"Murphy and Elerson took two scalps last night. They're drying on hoops in the barracks. Look and see if they be truly Seneca."

At that I was both startled and disgusted; but it was well-nigh impossible to prevent certain of our riflemen who had once been wood-runners from treating the Iroquois as the Iroquois treated them. And they continued to scalp them as naturally as they once had clipped pads and ears from panther and wolf. Mount and the rifleman Renard no longer did it, and I had thought to have persuaded Murphy and Elerson to conduct more becoming. But it seemed that I had failed.

My mind was filled with resentful thoughts as I entered the Lower Fort and started across the swarming parade toward the barracks, meaning to have a look at these ghastly trophies and judge to what nation they belonged.

People of every walk in life were passing and repassing where our regimental wagons were being loaded, and I threaded my way with same difficulty amid a busy throng, noticing nobody, unless it were one of my own corps who saluted my cockade.

Halfway across, a young woman bearing a gunny-sack full of linen garments and blankets to be washed blocked my passage, and being a woman I naturally gave her right of way. And the next instant saw it was Lois.

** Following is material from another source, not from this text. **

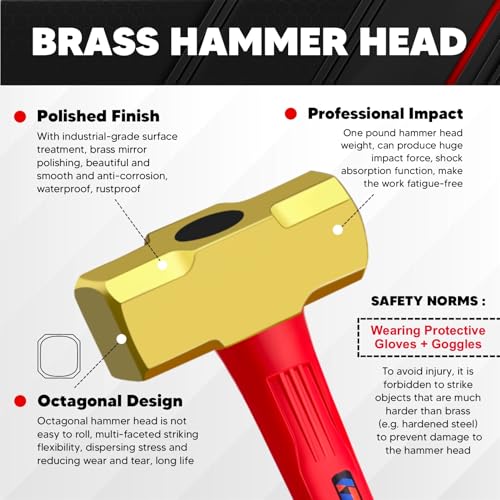 ct C&T 3lb Brass Sledge Hammer,Non-Sparking,Comfortable Fiberglass Handle,3-Pounds,Non-Magnetic,Corrosion Resistant - Image 4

She had averted her head, and was now hurriedly passing on, and I turned sharply on my heel and came up beside her.

"Lois," I managed to say with a voice that was fairly steady, "have you forgotten me?"

Her head remained resolutely averted; and as I continued beside her, she said, without looking at me:

"Do you not understand that you are disgracing yourself by speaking to me on the parade? Pass on, sir, for your own sake."

"I desire to speak to you," I said obstinately.